Selected recommendations

Amongst its recommendations, Salam DHR and ISI call on the Government of Kuwait (GoK) to:

  • Re-assess and re-evaluate its entire approach in respect to its engagement with the Bidoon community, including by committing to abide by internationally binding human rights treaties, such as by taking objectively verifiable measures to implement treaty body recommendations;
  • Take steps to end all discriminatory and arbitrary restrictions and limitations currently applied to stateless Bidoons, in keeping with contemporaneous measures regarding their legal status;
  • Immediately abolish the Central System and bring its functions under state bodies applicable to citizens;
  • In consultation with national and international civil society, as well as intergovernmental bodies and experts, determine and publish clear, objectively verifiable assessment criteria for Kuwaiti citizenship; and
  • Create an independent pathway in line with international standards that enables non-citizens in Kuwait to apply for citizenship, with a right of appeal where rejected.
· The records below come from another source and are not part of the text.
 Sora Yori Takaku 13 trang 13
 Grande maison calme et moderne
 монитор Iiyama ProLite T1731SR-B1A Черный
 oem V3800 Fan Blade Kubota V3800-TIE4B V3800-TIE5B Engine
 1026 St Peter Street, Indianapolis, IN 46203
The organisations urge the international community, including intergovernmental (IGO) bodies, to:

  • Remind the GoK of its international human rights obligations and maintain pressure on the GoK with regard to its treatment of the Bidoon community, notably by engaging in good faith with IGOs’ treaty bodies in order to end statelessness and the corruption and suffering it creates.
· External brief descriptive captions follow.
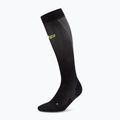 Pánske ponožky CEP Ultralight Tall 4.0 black/grey 2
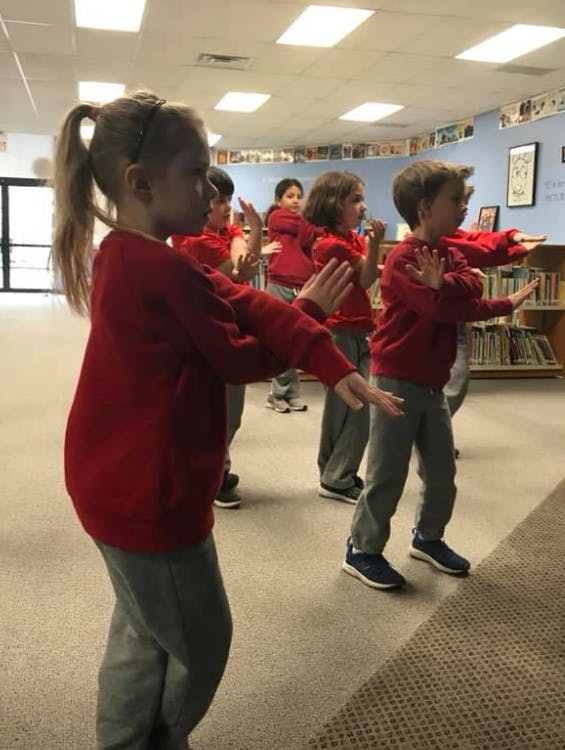 Saint Agatha Daycare in Columbus, OH Winnie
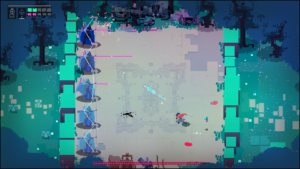 Hyper Light Drifter – Special Edition: Conceptualization and creation of the additional content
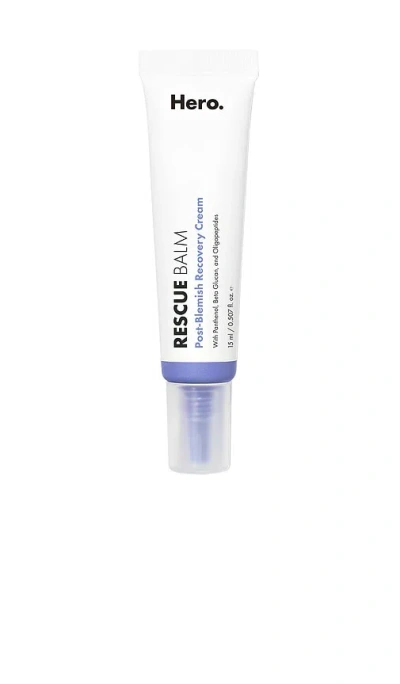 Hero Cosmetics Rescue Balm In N,a
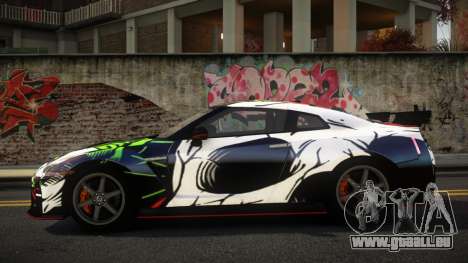 Nissan GT-R Rijanan S1 pour GTA 4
‘Together we can’ – a roadmap towards empowerment

A total of 71% of the respondents to a project questionnaire believed it would not be possible for the Bidoon community to take political action in Kuwait. Most respondents claimed they feared being imprisoned if they protested, leaving them feeling powerless within the country. One respondent said that the Bidoon are ‘shackled and have nothing but a pen and a word’.

One of the core goals of the project has been to provide a voice to stateless Kuwaitis. At the same time, too, 62% of respondents to the project survey said they believed that international organisations can help the Bidoon community. Amongst other recommendations, they called on international human rights groups and the wider community to:

  • Work to ensure equality between citizens and Bidoon;
  • Increase advocacy for the citizenship rights of the Bidoon community;
  • Treat reports from the GoK and the Central System with a degree of scepticism and mobilise to create a more accurate narrative of the Kuwaiti Bidoon community, including with respect to births, marriages, deaths; health and education data; and
  • Coordinate with sympathetic (Kuwaiti) parliamentarians, lawyers, the Bar Association, and with women in the community to advocate for human rights issues.
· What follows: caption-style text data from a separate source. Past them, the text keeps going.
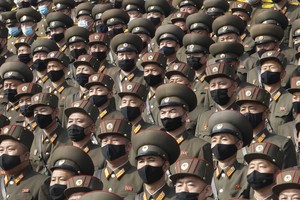 ‘Three bullets, moldy rice’: N. Korean soldiers face dire conditions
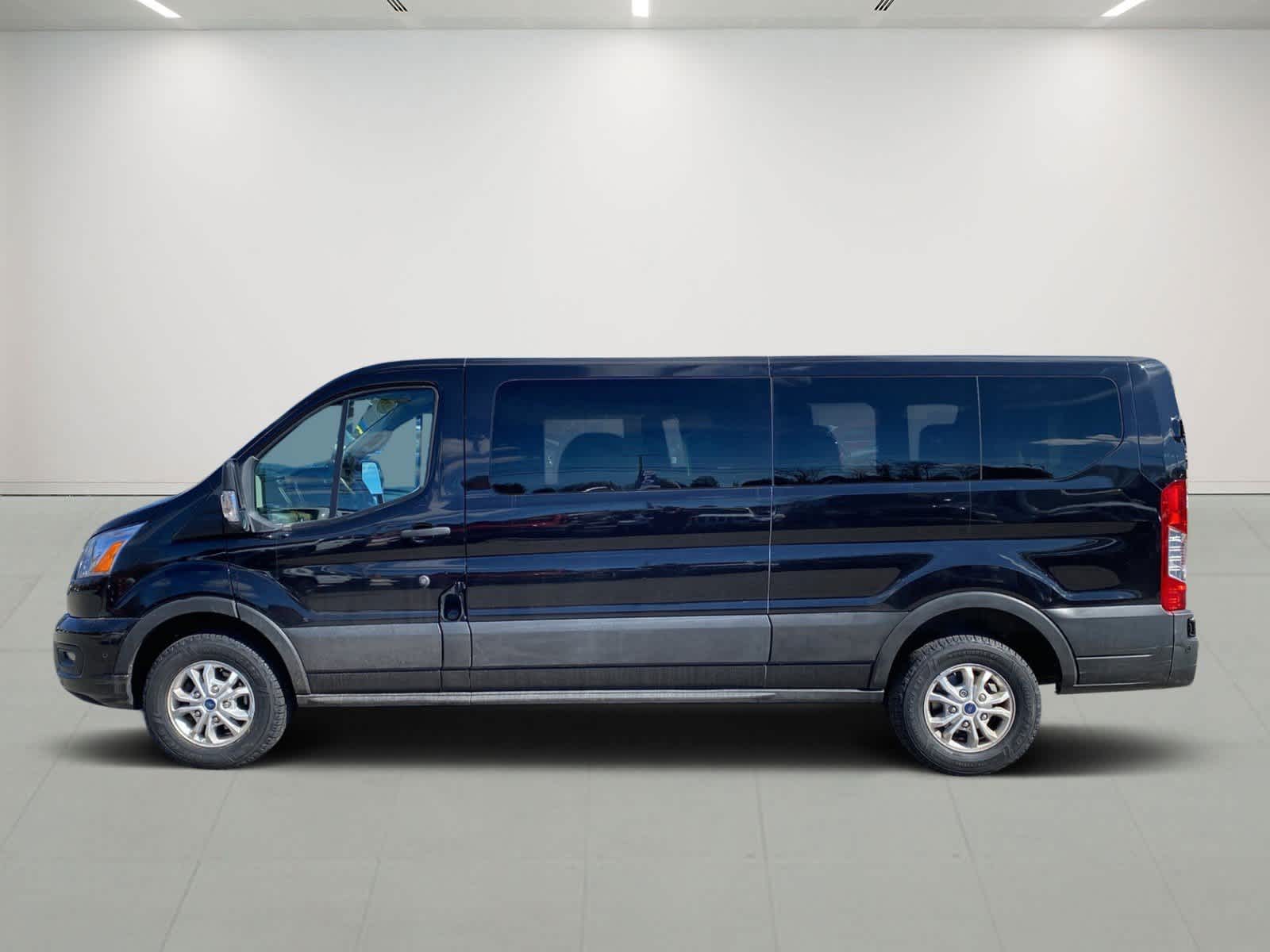 Used 2021 Ford Transit Passenger Van XLT with VIN 1FBAX2Y88MKA65988 for sale in Marlboro, MA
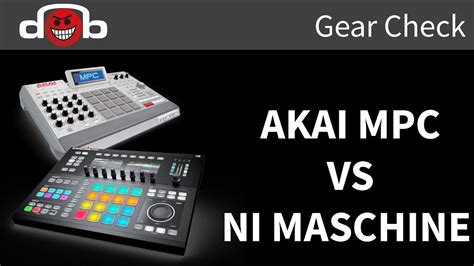 How to Use Native Instruments with MPC Studio 的图像结果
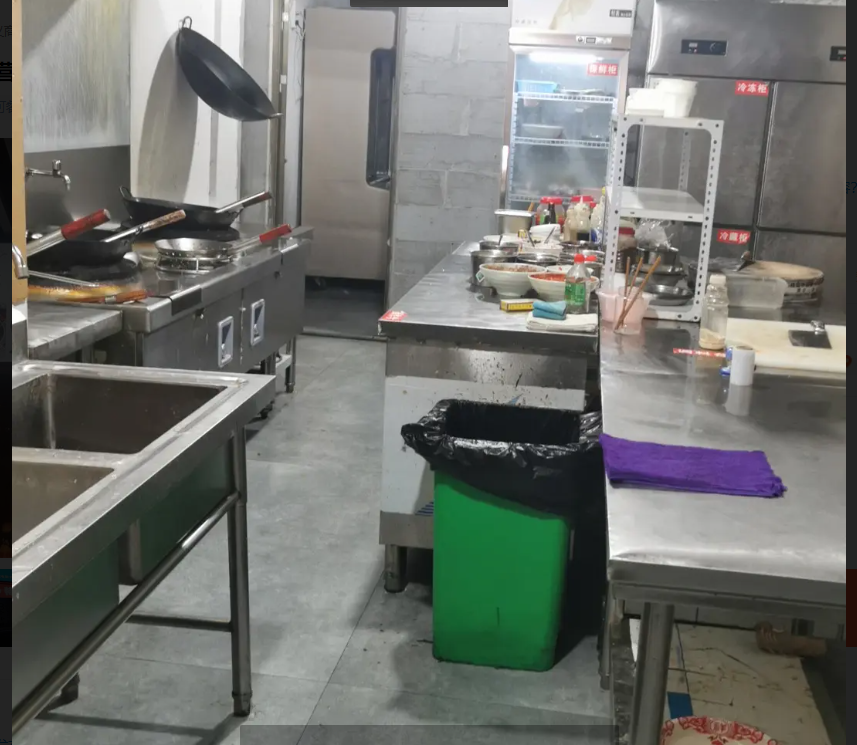 世贸城平台餐饮转让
Salam DHR and ISI urge the Government of Kuwait (GoK) and stakeholders to review and consider the Ten Calls to Action in ISI’s Together We Can report, as applicable to Kuwait. 

Background information

The Institute on Statelessness and Inclusion (ISI) created the CESF, or Fund in June 2020, to respond to the ‘life threatening marginalisation, with potentially disastrous consequences’, that stateless people faced in the context of COVID-19, as warned of in the joint civil society statement In solidarity with the stateless, issued by 84 organisations in June 2020. Many of the concerns articulated in the joint statement were in turn documented and evidenced in ISI’s 2020 Impact Report, entitled Stateless in a Global Pandemic, also published in June 2020.